Georgetown-IR-Lab / cedr

Code for CEDR: Contextualized Embeddings for Document Ranking, accepted at SIGIR 2019.
MIT License
156 stars 28 forks source link

train data random choice #10

Closed JrJessyLuo closed 5 years ago

JrJessyLuo commented 5 years ago

I found that in every training epoch,16*32 training pairs are randomly selected from the training data. I wonder if the random choice would affect the model learning because the training data changed every epoch. Also, I wonder whether the small amount of training data would be effective in evaluation and test set.

seanmacavaney commented 5 years ago

Hi JrJessyLuo,

The batch size and evaluation interval are in line with other work done for neural ranking. Since we're training with pairwise loss, as is common for training neural rankers, it would be impractical and pretty redundant to train on every pair between evaluations (in Robust04, it comes out to ~22m pairs over the whole collection). We welcome additional experimentation with training and validation strategies, though!

Can you elaborate more on your second question?

JrJessyLuo commented 5 years ago

Hi seanmacavaney, Thank you for your reply.

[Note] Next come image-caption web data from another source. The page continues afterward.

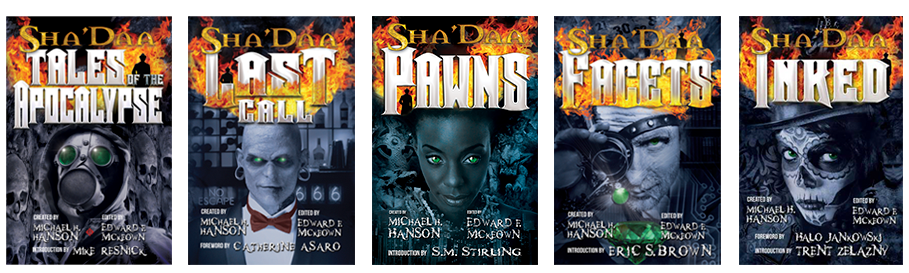 Sha"Daa Series Covers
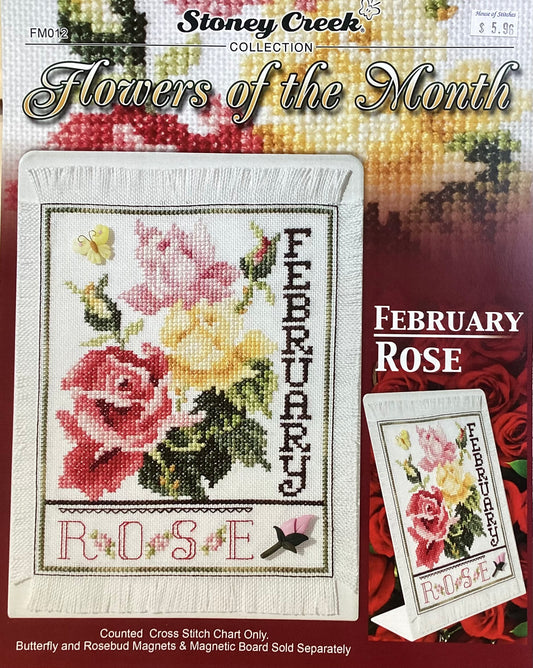 Flowers of the Month: February Rose by Stoney Creek Collection
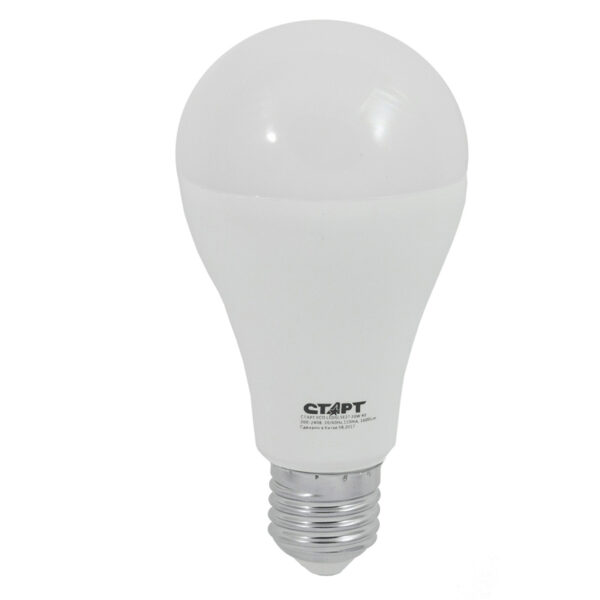 Лампа светодиодная Старт LED, серия "ЭКО" 20W40, тип А "груша", Е27, 4000К, холодный свет. 15000ч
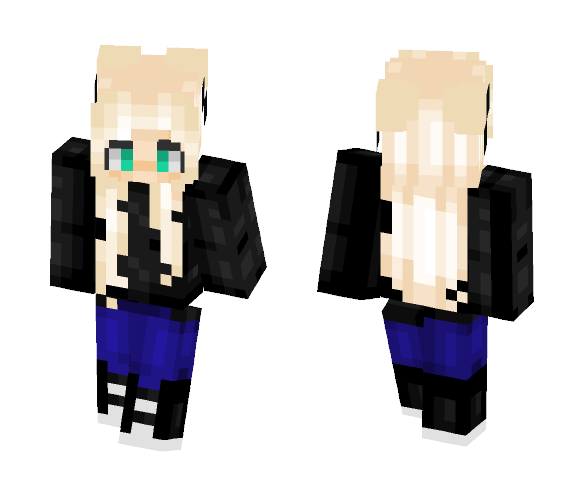 Flawless ~ _қэήżїїэ_ - Female Minecraft Skins - image 1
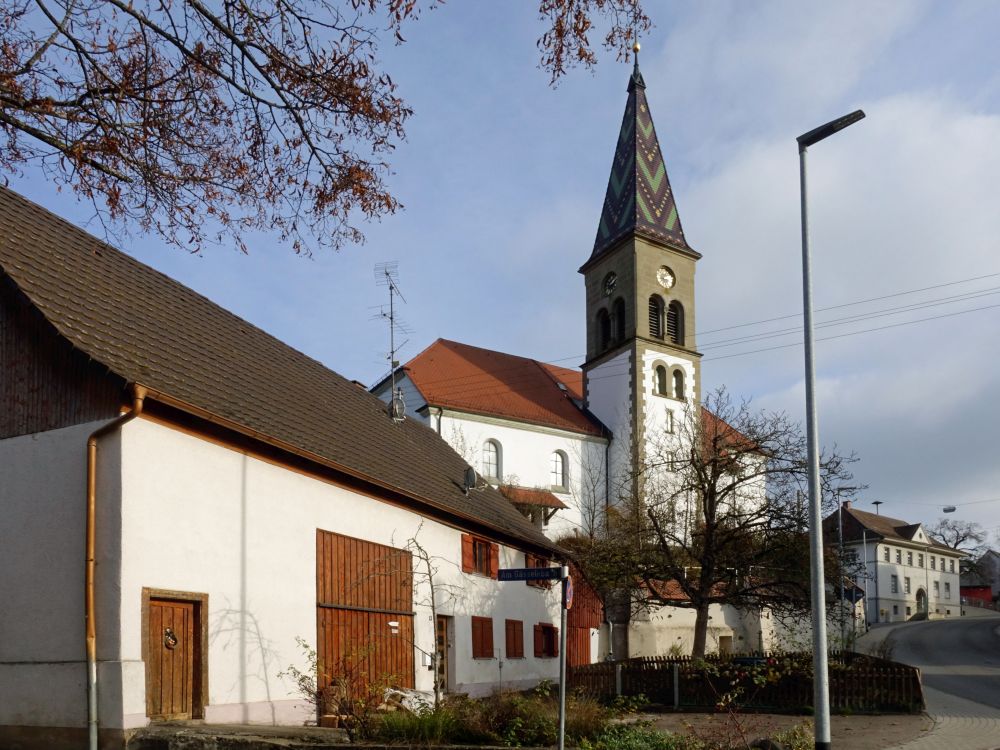 Kirche in Liggeringen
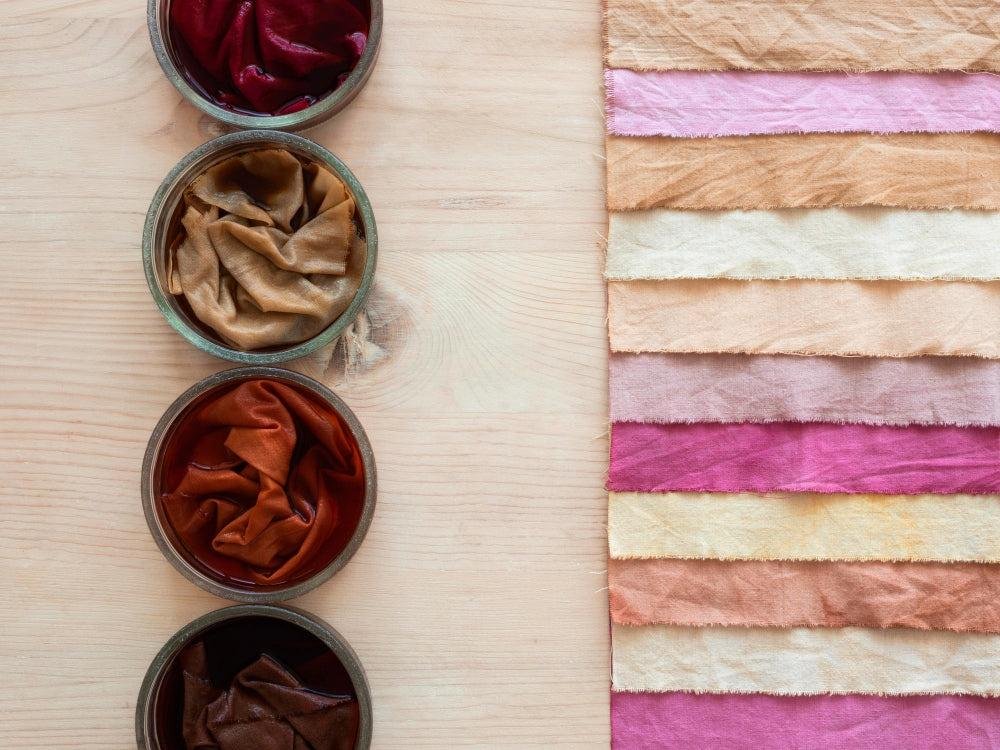 Fabric Dyeing Consistency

In fact, I want to know how to tune parameters(like learning rate and epochs) according to your train and evaluation dataset. From your code, I found the training dataset combined with 16*32 pairs to minimize the pairwise loss, then using all queries and documents in evaluation dataset to save the best result model.

My question is:

  1. Each epoch is formed with different training pairs, are you mean to avoid overfitting with the small number of training pairs? In general, the training dataset is fixed. So each epoch should come up with the same training pairs.
  2. Have you considered turning the parameters based on the pairwise loss with training set and evaluation set? If so, how do we choose the training and evaluation size?

I have a lot of problems in the training and validation strategies.

seanmacavaney commented 5 years ago

This is a typical strategy when training neural ranking models. You are, of course, free to experiment with different hyper-parameters such as the number of samples per training epoch, number of samples in the validation set, etc. You can even use all 22m pairs for training, although this would take a long time to run and is probably unnecessary because we've found that the model can be trained effectively with far fewer samples than that. You can also try sampling the same training pairs each epoch as it seems you are suggesting, but I suspect that this would lead to overfitting.

andrewyates commented 5 years ago

I think part of the confusion here is over the definition of epoch. Here "epoch" means "iteration," not the technically correct definition of "an iteration consisting of every training instance." This is in line with how many (most?) papers use the term "epoch", but it is confusing.

I've experimented with training vanilla BERT for longer than 512 sample iterations. Increasing the size of an iteration to 8192 already harms performance on the dev set, so I don't think training for a full, "real epoch" would lead to good performance.